The 30th anniversary of the iconic Voyager-1 Pale Blue Dot image is celebrated today, February 14, 2020. The iconic Pale Blue Dot is an image of Earth taken from approximately 6 billion kilometers away by NASA’s Voyager 1 spacecraft on 14 February 1990.
The Earth can be seen as a tiny pale-blue bright dot within deep space. The image was part of a larger group of images known as the Family Portrait series that consisted of various images of the solar system.
Carl Sagan, an American astronomer and science communicator, inspired by the photo published the 1994 book "Pale Blue Dot: A Vision of the Human Future in Space". The book features philosophy about humankind’s place within the greater Universe, perspectives on the future, and science about the solar system.In this book, he writes:
“From this distant vantage point, the Earth might not seem of any particular interest. But for us, it's different. Consider again that dot. That's here. That's home. That's us.
On it everyone you love, everyone you know, everyone you ever heard of, every human being who ever was, lived out their lives.
The aggregate of our joy and suffering, thousands of confident religions, ideologies, and economic doctrines, every hunter and forager, every hero and coward, every creator and destroyer of civilization, every king and peasant, every young couple in love, every mother and father, hopeful child, inventor and explorer, every teacher of morals, every corrupt politician, every 'superstar,' every 'supreme leader,' every saint and sinner in the history of our species lived there – on a mote of dust suspended in a sunbeam.
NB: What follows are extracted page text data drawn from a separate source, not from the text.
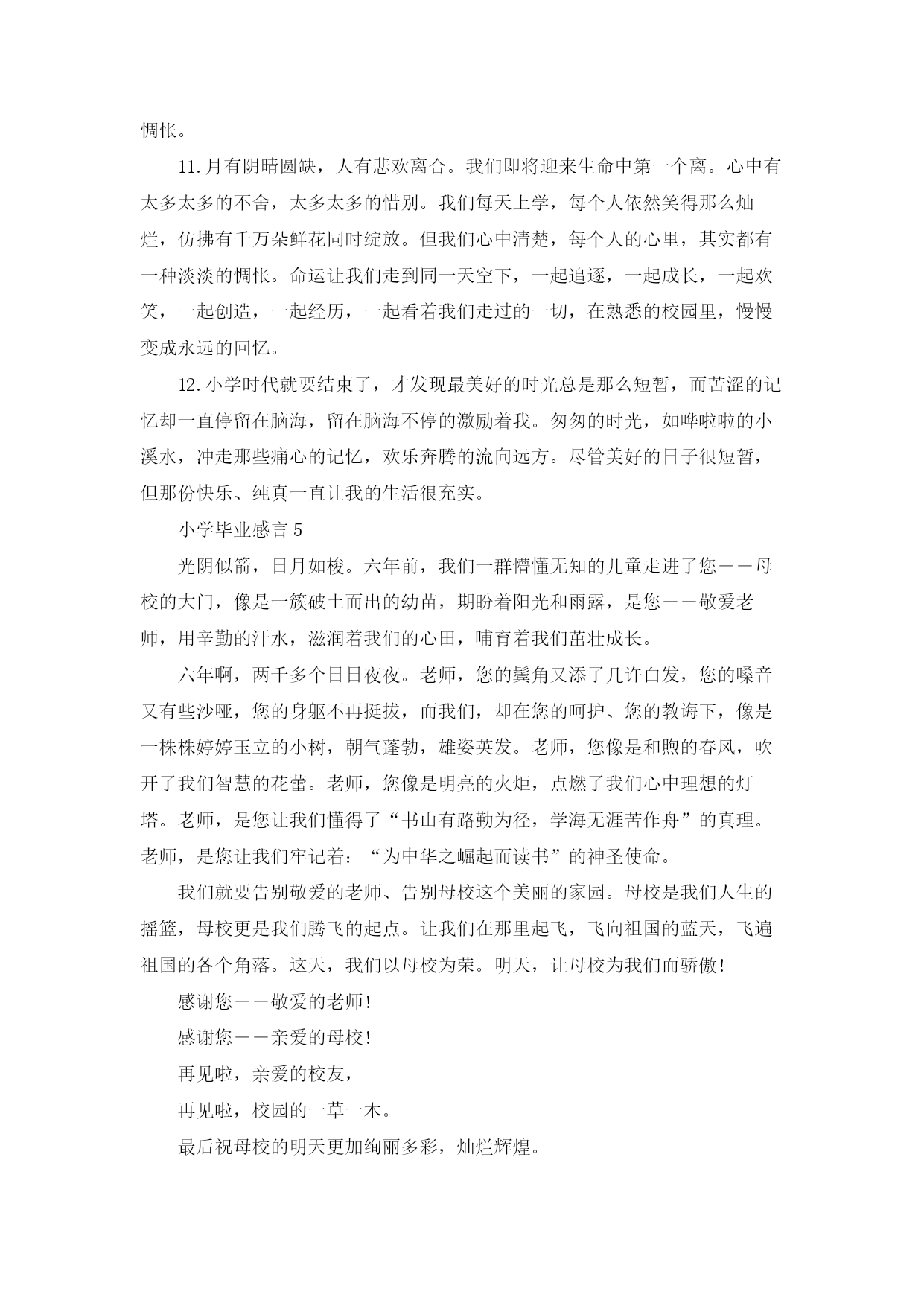 惆怅。

11.月有阴晴圆缺，人有悲欢离合。我们即将迎来生命中第一个离。心中有太多太多的不舍，太多太多的惜别。我们每天上学，每个人依然笑得那么灿烂，仿拂有千万朵鲜花同时绽放。但我们心中清楚，每个人的心里，其实都有一种淡淡的惆怅。命运让我们走到同一天空下，一起追逐，一起成长，一起欢笑，一起创造，一起经历，一起看着我们走过的一切，在熟悉的校园里，慢慢变成永远的回忆。

12.小学时代就要结束了，才发现最美好的时光总是那么短暂，而苦涩的记忆却一直停留在脑海，留在脑海不停的激励着我。匆匆的时光，如哗啦啦的小溪水，冲走那些痛心的记忆，欢乐奔腾的流向远方。尽管美好的日子很短暂，但那份快乐、纯真一直让我的生活很充实。

小学毕业感言 5

光阴似箭，日月如梭。六年前，我们一群懵懂无知的儿童走进了您——母校的大门，像是一簇破土而出的幼苗，期盼着阳光和雨露，是您——敬爱老师，用辛勤的汗水，滋润着我们的心田，哺育着我们茁壮成长。

六年啊，两千多个日日夜夜。老师，您的鬓角又添了几许白发，您的嗓音又有些沙哑，您的身躯不再挺拔，而我们，却在您的呵护、您的教诲下，像是一株株婷婷玉立的小树，朝气蓬勃，雄姿英发。老师，您像是和煦的春风，吹开了我们智慧的花蕾。老师，您像是明亮的火炬，点燃了我们心中理想的灯塔。老师，是您让我们懂得了“书山有路勤为径，学海无涯苦作舟”的真理。老师，是您让我们牢记着：“为中华之崛起而读书”的神圣使命。

我们就要告别敬爱的老师、告别母校这个美丽的家园。母校是我们人生的摇篮，母校更是我们腾飞的起点。让我们在那里起飞，飞向祖国的蓝天，飞遍祖国的各个角落。这天，我们以母校为荣。明天，让母校为我们而骄傲!

感谢您——敬爱的老师!

感谢您——亲爱的母校!

再见啦，亲爱的校友，

再见啦，校园的一草一木。

最后祝母校的明天更加绚丽多彩，灿烂辉煌。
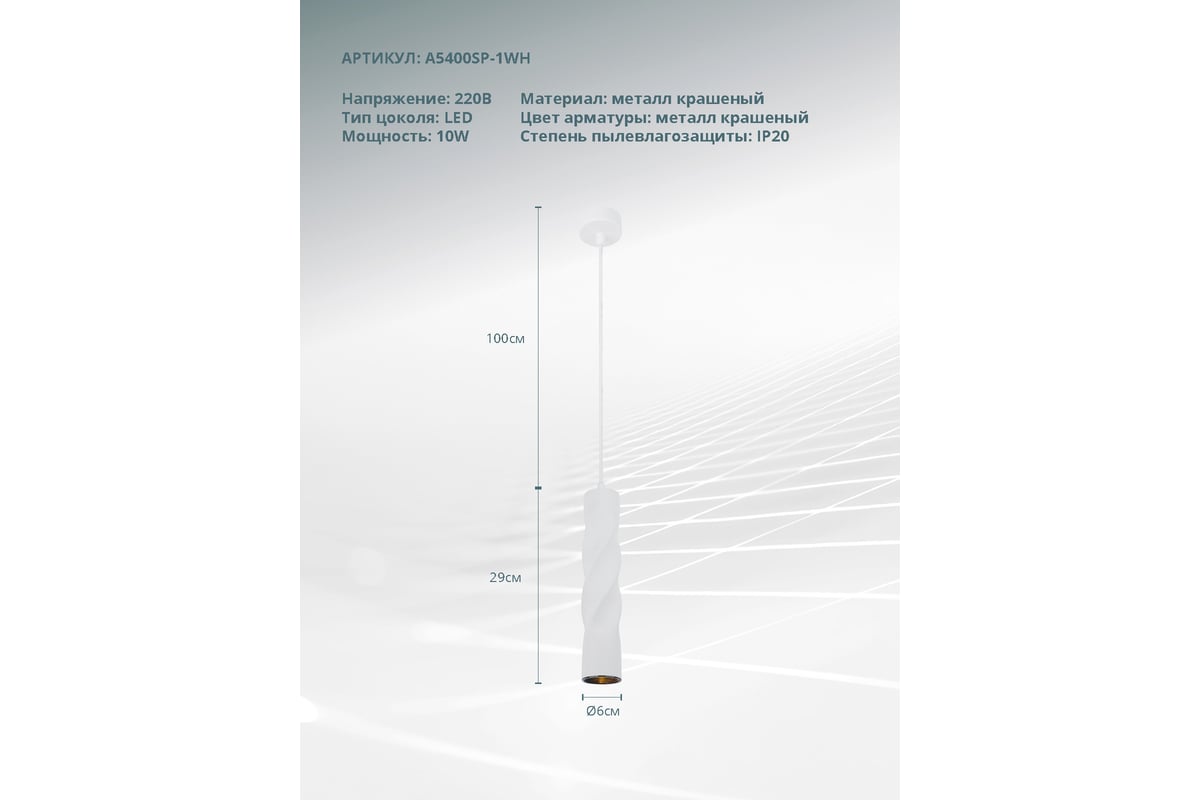 АРТИКУЛ: A5400SP-1WH

Напряжение: 220В
Тип цоколя: LED
Мощность: 10W

Материал: металл крашеный
Цвет арматуры: металл крашеный
Степень пылевлагозащиты: IP20

100см

29см

Ø6см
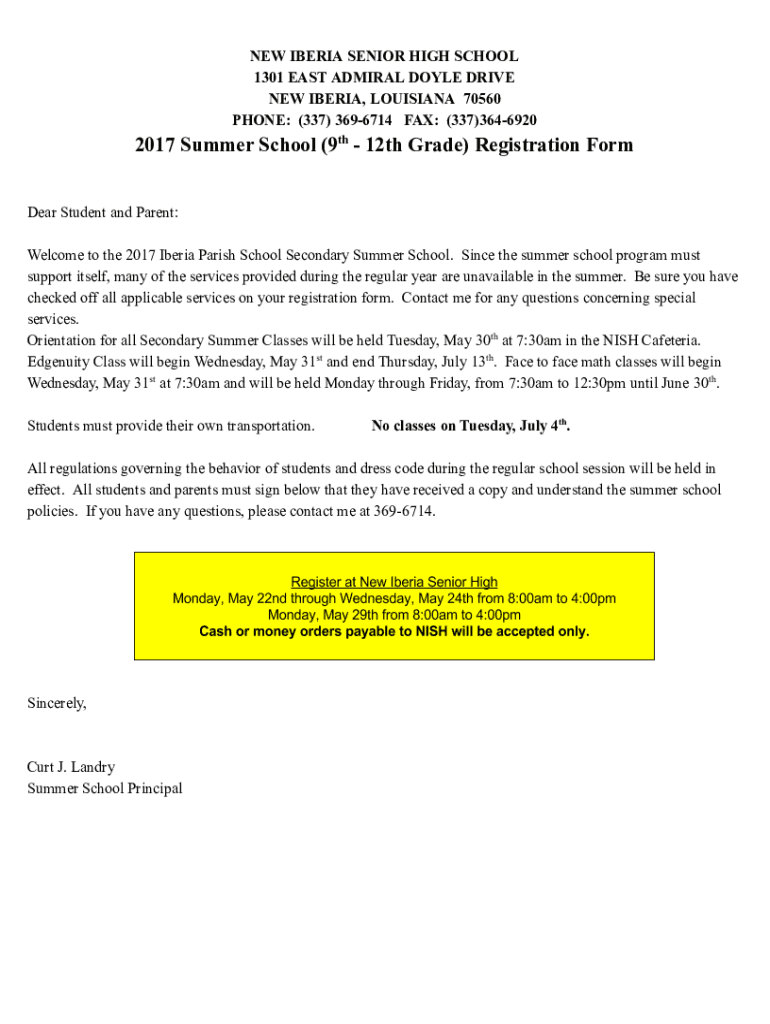 NEW IBERIA SENIOR HIGH SCHOOL
1301 EAST ADMIRAL DOYLE DRIVE
NEW IBERIA, LOUISIANA 70560
PHONE: (337) 369-6714 FAX: (337)364-6920

2017 Summer School (9$^{th}$ - 12th Grade) Registration Form

Dear Student and Parent:

Welcome to the 2017 Iberia Parish School Secondary Summer School. Since the summer school program must support itself, many of the services provided during the regular year are unavailable in the summer. Be sure you have checked off all applicable services on your registration form. Contact me for any questions concerning special services.
Orientation for all Secondary Summer Classes will be held Tuesday, May 30$^{th}$ at 7:30am in the NISH Cafeteria. Edgenuity Class will begin Wednesday, May 31$^{st}$ and end Thursday, July 13$^{th}$. Face to face math classes will begin Wednesday, May 31$^{st}$ at 7:30am and will be held Monday through Friday, from 7:30am to 12:30pm until June 30$^{th}$.

Students must provide their own transportation. No classes on Tuesday, July 4$^{th}$.

All regulations governing the behavior of students and dress code during the regular school session will be held in effect. All students and parents must sign below that they have received a copy and understand the summer school policies. If you have any questions, please contact me at 369-6714.

Register at New Iberia Senior High
Monday, May 22nd through Wednesday, May 24th from 8:00am to 4:00pm
Monday, May 29th from 8:00am to 4:00pm
Cash or money orders payable to NISH will be accepted only.

Sincerely,

Curt J. Landry
Summer School Principal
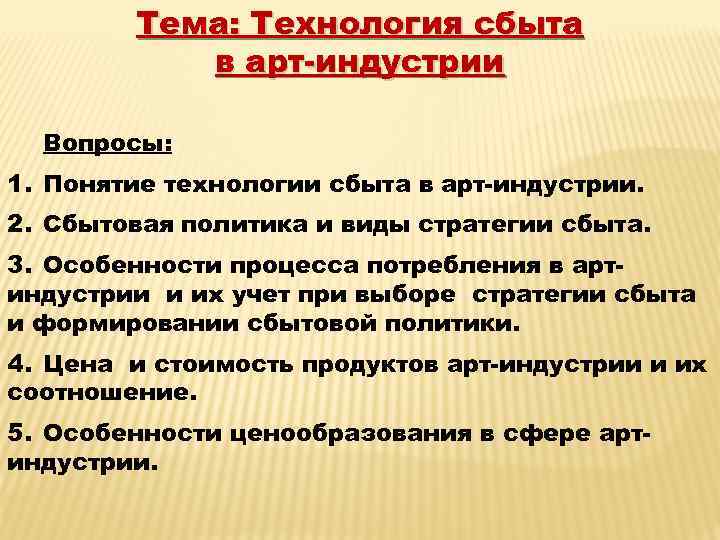 Тема: Технология сбыта в арт-индустрии

Вопросы:

1. Понятие технологии сбыта в арт-индустрии.

2. Сбытовая политика и виды стратегии сбыта.

3. Особенности процесса потребления в арт-индустрии и их учет при выборе стратегии сбыта и формировании сбытовой политики.

4. Цена и стоимость продуктов арт-индустрии и их соотношение.

5. Особенности ценообразования в сфере арт-индустрии.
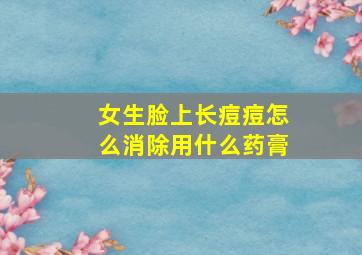 女生脸上长痘痘怎么消除用什么药膏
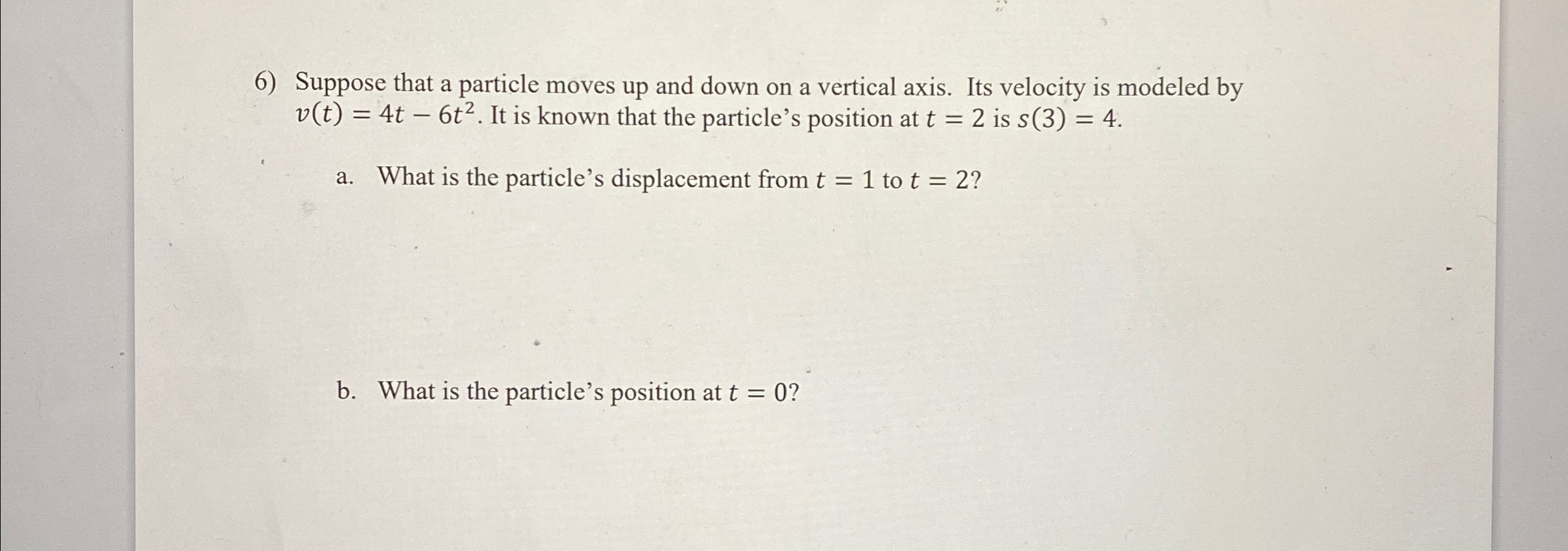 6) Suppose that a particle moves up and down on a vertical axis. Its velocity is modeled by $v(t) = 4t - 6t^2$. It is known that the particle's position at $t = 2$ is $s(3) = 4$.

a. What is the particle's displacement from $t = 1$ to $t = 2$?

b. What is the particle's position at $t = 0$?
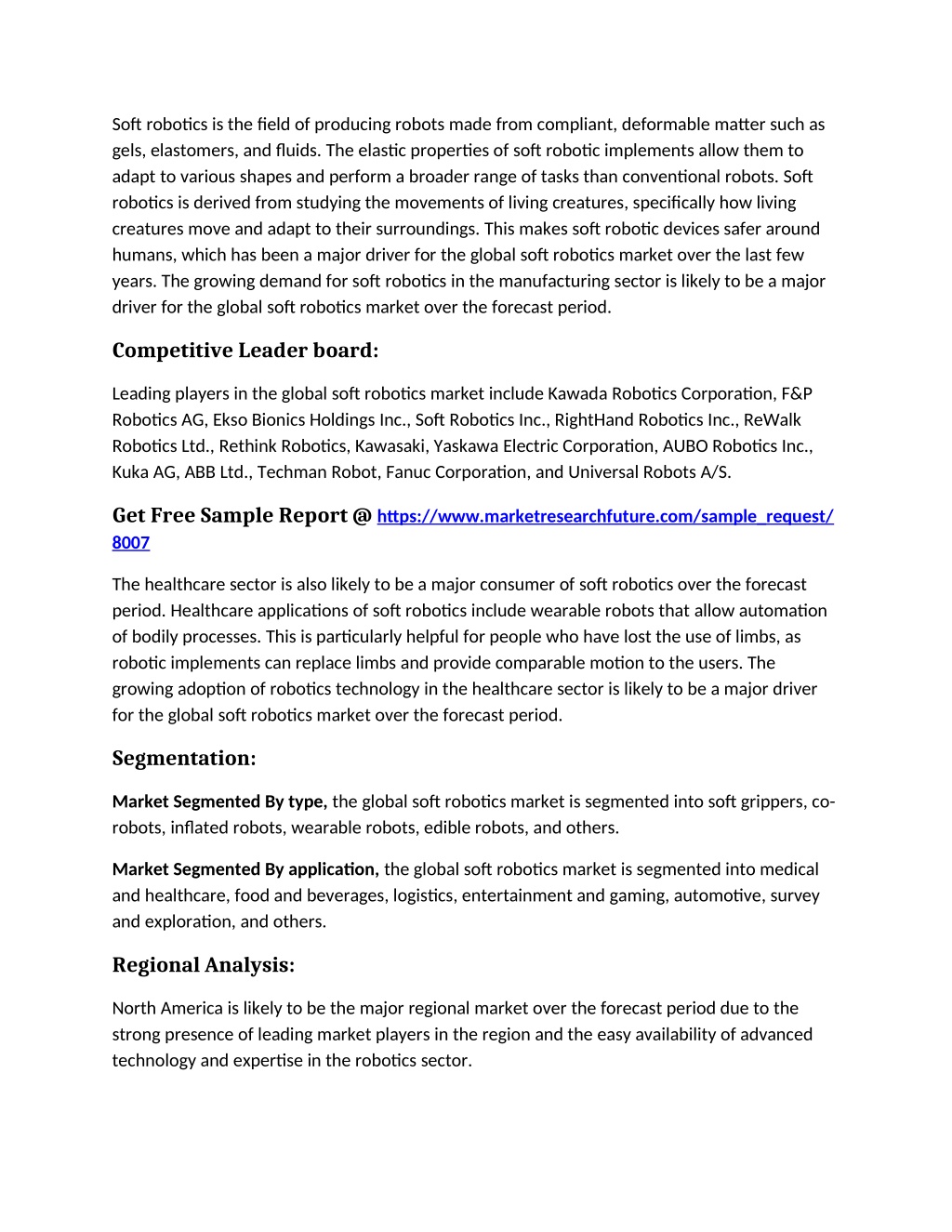 Soft robotics is the field of producing robots made from compliant, deformable matter such as gels, elastomers, and fluids. The elastic properties of soft robotic implements allow them to adapt to various shapes and perform a broader range of tasks than conventional robots. Soft robotics is derived from studying the movements of living creatures, specifically how living creatures move and adapt to their surroundings. This makes soft robotic devices safer around humans, which has been a major driver for the global soft robotics market over the last few years. The growing demand for soft robotics in the manufacturing sector is likely to be a major driver for the global soft robotics market over the forecast period.

Competitive Leader board:

Leading players in the global soft robotics market include Kawada Robotics Corporation, F&P Robotics AG, Ekso Bionics Holdings Inc., Soft Robotics Inc., RightHand Robotics Inc., ReWalk Robotics Ltd., Rethink Robotics, Kawasaki, Yaskawa Electric Corporation, AUBO Robotics Inc., Kuka AG, ABB Ltd., Techman Robot, Fanuc Corporation, and Universal Robots A/S.

Get Free Sample Report @ https://www.marketresearchfuture.com/sample_request/8007

The healthcare sector is also likely to be a major consumer of soft robotics over the forecast period. Healthcare applications of soft robotics include wearable robots that allow automation of bodily processes. This is particularly helpful for people who have lost the use of limbs, as robotic implements can replace limbs and provide comparable motion to the users. The growing adoption of robotics technology in the healthcare sector is likely to be a major driver for the global soft robotics market over the forecast period.

Segmentation:

Market Segmented By type, the global soft robotics market is segmented into soft grippers, co-robots, inflated robots, wearable robots, edible robots, and others.

Market Segmented By application, the global soft robotics market is segmented into medical and healthcare, food and beverages, logistics, entertainment and gaming, automotive, survey and exploration, and others.

Regional Analysis:

North America is likely to be the major regional market over the forecast period due to the strong presence of leading market players in the region and the easy availability of advanced technology and expertise in the robotics sector.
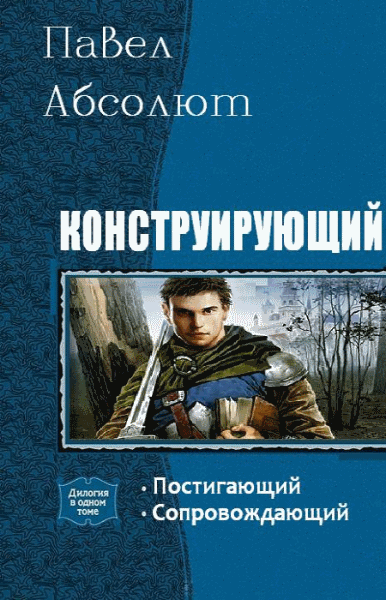 Павел Абсолют

КОНСТРУИРУЮЩИЙ

Дилогия в одном томе

• Постигающий
• Сопровождающий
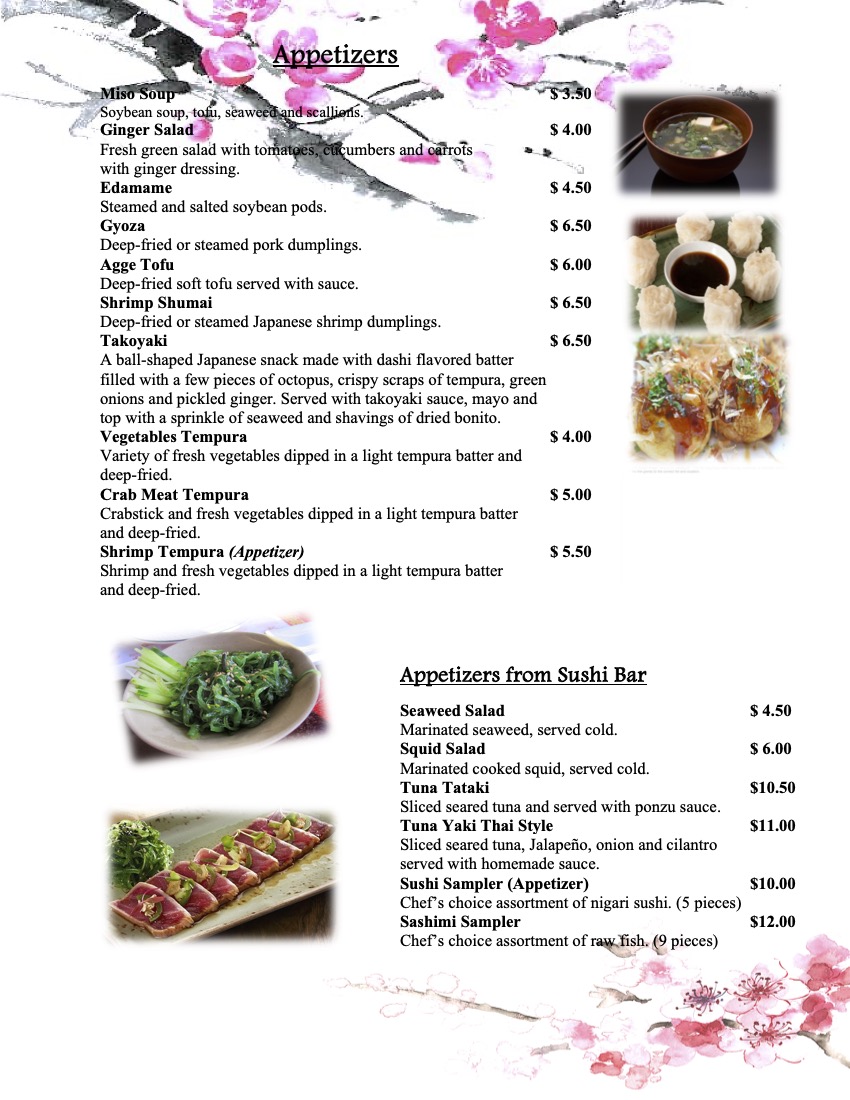 Appetizers

Miso Soup $ 3.50
Soybean soup, tofu, seaweed and scallions.
Ginger Salad $ 4.00
Fresh green salad with tomatoes, cucumbers and carrots with ginger dressing.
Edamame $ 4.50
Steamed and salted soybean pods.
Gyoza $ 6.50
Deep-fried or steamed pork dumplings.
Agge Tofu $ 6.00
Deep-fried soft tofu served with sauce.
Shrimp Shumai $ 6.50
Deep-fried or steamed Japanese shrimp dumplings.
Takoyaki $ 6.50
A ball-shaped Japanese snack made with dashi flavored batter filled with a few pieces of octopus, crispy scraps of tempura, green onions and pickled ginger. Served with takoyaki sauce, mayo and top with a sprinkle of seaweed and shavings of dried bonito.
Vegetables Tempura $ 4.00
Variety of fresh vegetables dipped in a light tempura batter and deep-fried.
Crab Meat Tempura $ 5.00
Crabstick and fresh vegetables dipped in a light tempura batter and deep-fried.
Shrimp Tempura (Appetizer) $ 5.50
Shrimp and fresh vegetables dipped in a light tempura batter and deep-fried.

Appetizers from Sushi Bar

Seaweed Salad $ 4.50
Marinated seaweed, served cold.
Squid Salad $ 6.00
Marinated cooked squid, served cold.
Tuna Tataki $10.50
Sliced seared tuna and served with ponzu sauce.
Tuna Yaki Thai Style $11.00
Sliced seared tuna, Jalapeño, onion and cilantro served with homemade sauce.
Sushi Sampler (Appetizer) $10.00
Chef's choice assortment of nigari sushi. (5 pieces)
Sashimi Sampler $12.00
Chef's choice assortment of raw fish. (9 pieces)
The Earth is a very small stage in a vast cosmic arena. Think of the rivers of blood spilled by all those generals and emperors so that in glory and triumph they could become the momentary masters of a fraction of a dot. Think of the endless cruelties visited by the inhabitants of one corner of this pixel on the scarcely distinguishable inhabitants of some other corner.
How frequent their misunderstandings, how eager they are to kill one another, how fervent their hatreds. Our posturings, our imagined self-importance, the delusion that we have some privileged position in the universe, are challenged by this point of pale light.
Our planet is a lonely speck in the great enveloping cosmic dark.
In our obscurity – in all this vastness – there is no hint that help will come from elsewhere to save us from ourselves.
The Earth is the only world known, so far, to harbor life. There is nowhere else, at least in the near future, to which our species could migrate.
Visit, yes. Settle, not yet. Like it or not, for the moment, the Earth is where we make our stand. It has been said that astronomy is a humbling and character-building experience. There is perhaps no better demonstration of the folly of human conceits than this distant image of our tiny world.
To me, it underscores our responsibility to deal more kindly with one another and to preserve and cherish the pale blue dot, the only home we've ever known."
Nothing more to ad. Just: love your home. If you can't love it, at least don't hurt it or destroy it.